# steam locomotive tender marker lamp colors



## GN.2-6-8-0 (Jan 10, 2013)

Wondering what the normal lamp Colors would be on rear facing marker lamps on tenders would be. assuming red' would this be correct?


----------



## cv_acr (Oct 28, 2011)

Yes... but lit markers are hung on the rear of the _train_, so this typically wouldn't actually be the locomotive's tender unless it's running "light" (no cars) or it's a pusher on the rear, helping a train up a hill.


----------



## cv_acr (Oct 28, 2011)

There are also specific situations where the markers will be turned to show green to the rear (when cleared up in a siding for another train to pass), but yes, normally red.


----------



## DonR (Oct 18, 2012)

CV

It's been a long time ago...but did I see white or clear marker lights on
the front of steamers? When are white lens used as markers? Cabooses
had markers but they were red to the rear, I think.

My Bachmann Doodlebug came with fake white front markers.

Don


----------



## cv_acr (Oct 28, 2011)

Those aren't marker lights. 

Classification lights (displayed on the front of the train) and markers (displayed on the rear) are two very completely different things used for different purposes. (Although physically they look very similar, and on diesels the white/green class lights and red markers are all mounted together, the usage is very different.)

Class lights were used under timetable/train order style operation.

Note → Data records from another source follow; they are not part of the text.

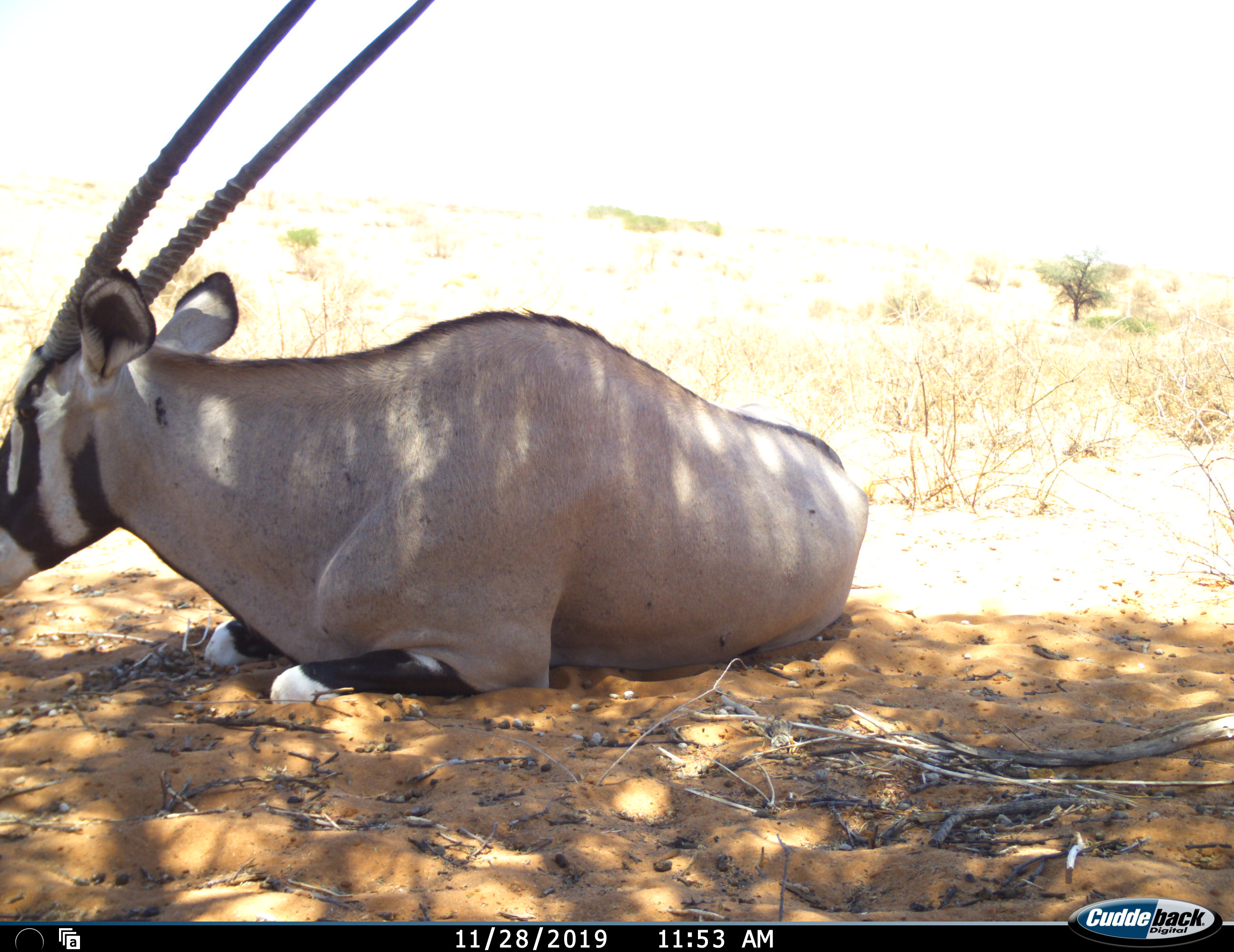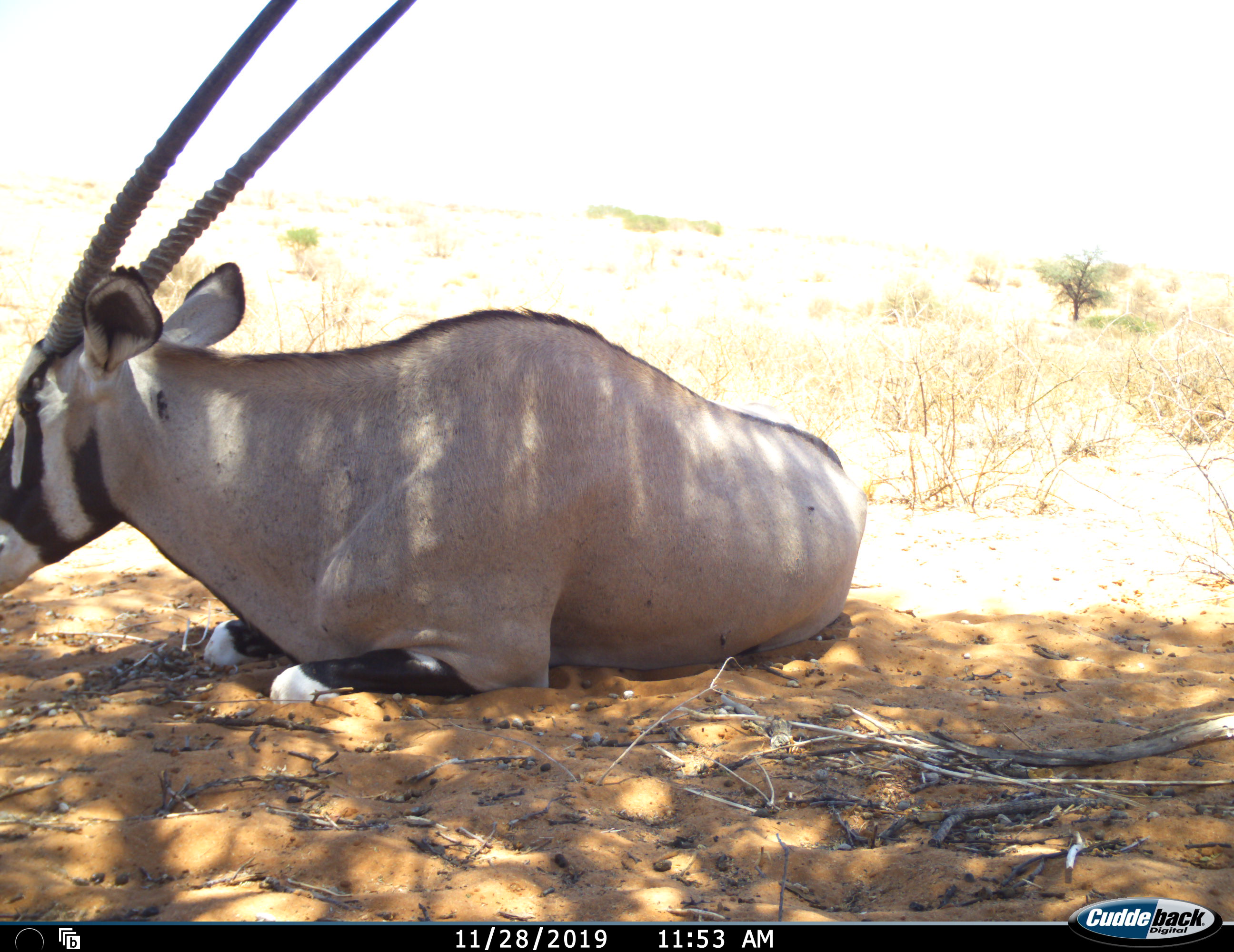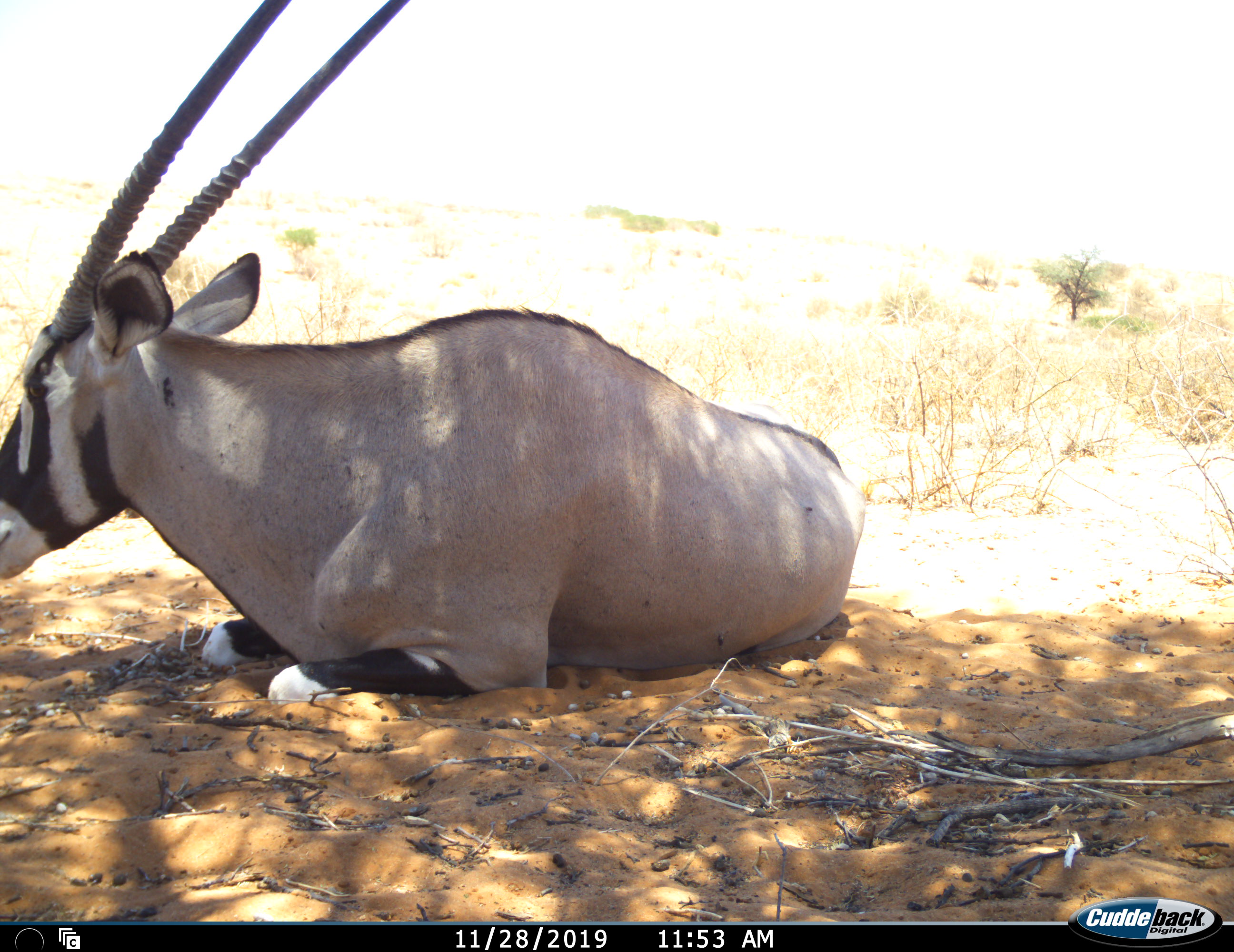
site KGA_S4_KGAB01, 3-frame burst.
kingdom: Animalia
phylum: Chordata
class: Mammalia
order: Artiodactyla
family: Bovidae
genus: Oryx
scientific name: Oryx gazella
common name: gemsbok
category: oryx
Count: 1.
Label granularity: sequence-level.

Once that sort of operation was permanently discontinued and replaced with direct radio clearance systems, class lights went away. You'll note that modern diesels don't have them anymore.

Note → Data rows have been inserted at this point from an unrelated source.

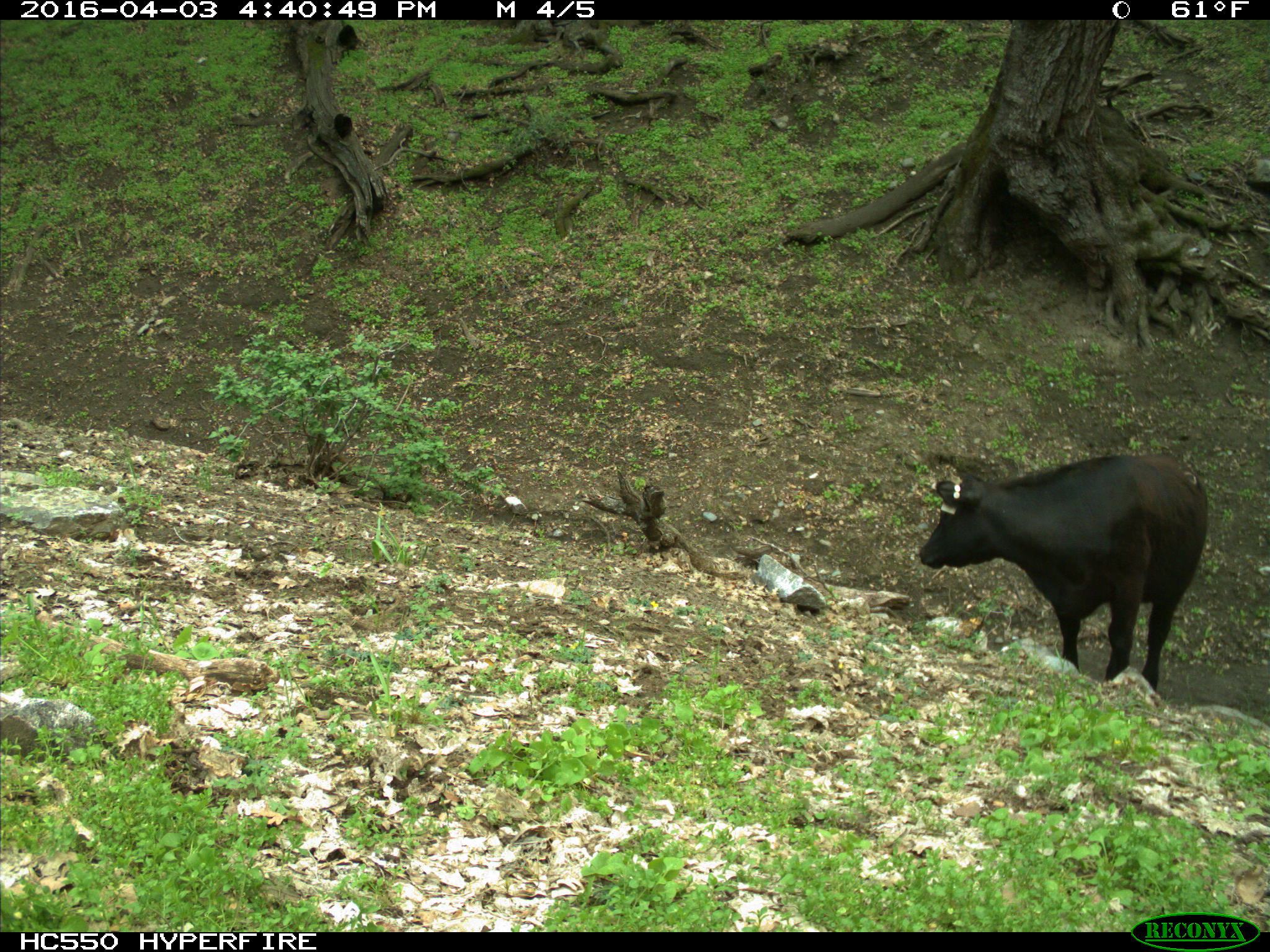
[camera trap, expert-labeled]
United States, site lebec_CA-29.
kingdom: Animalia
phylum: Chordata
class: Mammalia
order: Artiodactyla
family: Bovidae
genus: Bos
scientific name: Bos taurus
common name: domestic cow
Bos taurus (domestic cow).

Trains would display coloured signals (flags and lights) to indicate the following:
White - extra train (not running on a listed timetable schedule)
Green - one or more additional section(s) following (multiple trains running on the same regular timetable schedule)
No signals - last (or only) section of a regular train.


----------



## DonR (Oct 18, 2012)

Cris

Very interesting. Information we can all use.

So those 2 fake white lights on the front of my Doodlebug
were to indicate what? This exact unit in prototype ran through
my home town into the 1950s or later on a regular daily
schedule. It had these same light
fixtures just as my model does.

I notice on most steamers the same type of light fixture on
either side of the loco front below the stack. The lens is usually
clear. How were they used?

Don


----------



## cv_acr (Oct 28, 2011)

Don, these are the classification lights mentioned above.

If running on a regular timetable schedule, the lights would be dark/unlit.

They'd be white if it was running as an extra train.

Green if there are other sections of the same schedule following (unlikely for a doodlebug).


----------



## GN.2-6-8-0 (Jan 10, 2013)

Ok red to the rear how about to the sides' I'm thinking green should be correct.


----------



## cv_acr (Oct 28, 2011)

An old Kerosene marker lamp had 3 green lenses (normally facing front and sides) and 1 red lens (rear). In those cases where green was displayed to the rear, the lamp could be turned in the bracket to show green outwards.

Later modern cabooses with electric markers just had the red and green (but sometimes just red) lights facing the rear only.

See the lights mounted at the top corners of this modern (1970s) CP caboose:
http://canadianfreightcargallery.ca/cgi-bin/image.pl?i=cp434658&o=cprail


----------